Seperti adik sendiri, Ia memberi pakan wortel atau sisa sayuran hampir setiap saat. Maka tak heran, jika kelinci tersebut tak pernah lapar. Karena tak punya kandang, kelinci harus nebeng di kandang burung. Karena jika tidak, ia bisa liar dan lari ke mana-mana. Ingatan saya sudah mulai memudar untuk kelinci ini. Tapi seingat saya, dulu memang sedang marak memelihara kelinci sesudahnya.
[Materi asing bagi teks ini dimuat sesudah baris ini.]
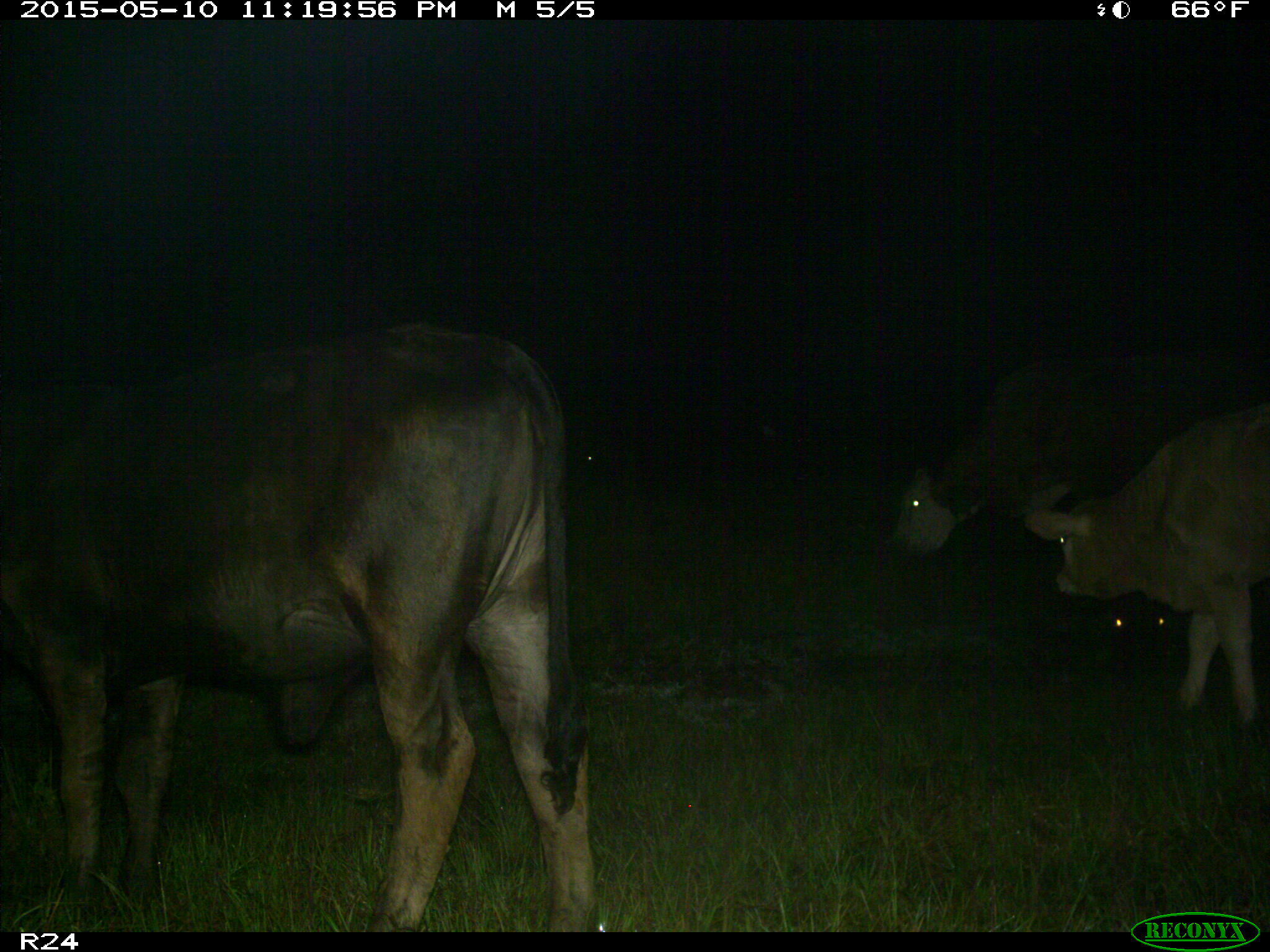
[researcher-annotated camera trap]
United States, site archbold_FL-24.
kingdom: Animalia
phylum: Chordata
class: Mammalia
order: Artiodactyla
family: Bovidae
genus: Bos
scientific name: Bos taurus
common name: domestic cow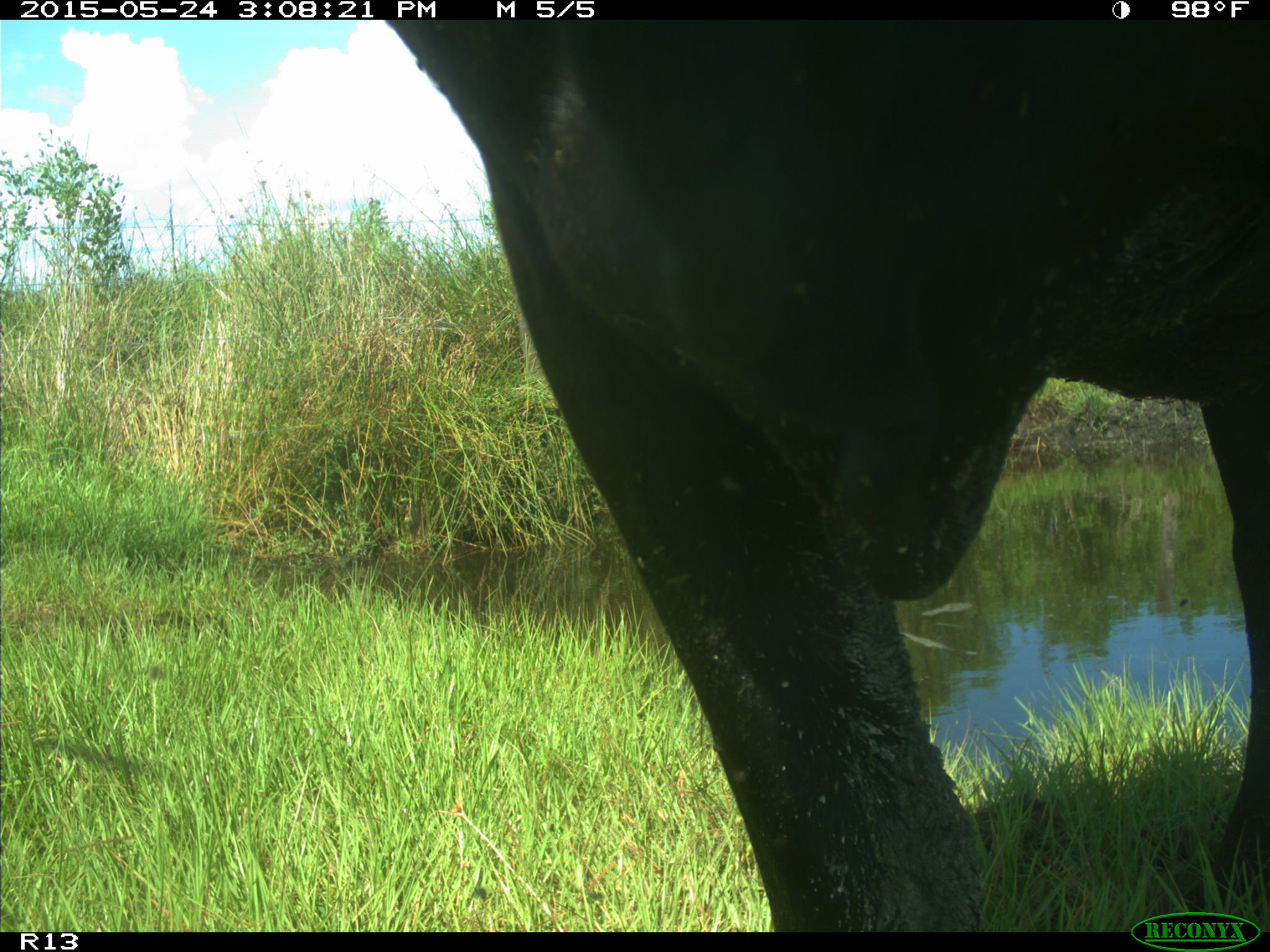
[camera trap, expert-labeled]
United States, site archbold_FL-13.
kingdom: Animalia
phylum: Chordata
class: Mammalia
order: Artiodactyla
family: Bovidae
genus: Bos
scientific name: Bos taurus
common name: domestic cow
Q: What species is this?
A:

Setiap kelurahan, pasti ada satu-dua orang yang mempunyai kelinci. Saya hanya ingi tahu, siapa orang yang mempopulerkan budaya itu sampai ke sini. Sehingga, Adik saya lebih memilih memelihara kelinci ketimbang keong warna-warni. Ohya, tapi bicara hewan warna-warni, Adik saya juga pernah memelihara ayam warna-warni. Semacam anak ayam yang diwarnai. Semakin besar, warnanya semakin memudar. Seiring warna memudar, tingkat kelucuannnya semakin berkurang dan berakhir di meja makan.
Menerima Kucing
Sudah lama kami ingin memelihara kucing, tapi saya Mama belum mendapat ijin. Katanya, bulunya bikin bersin-bersin atau sesimpel alasan bisa buang kotoran di sembarang tempat. Tapi memang benar, Tuhan itu maha membolak-balikkan hati manusia. Tak ada angin, tak ada hujan. Mama saya akhirnya memberi lampu hijau untuk memelihara kucing.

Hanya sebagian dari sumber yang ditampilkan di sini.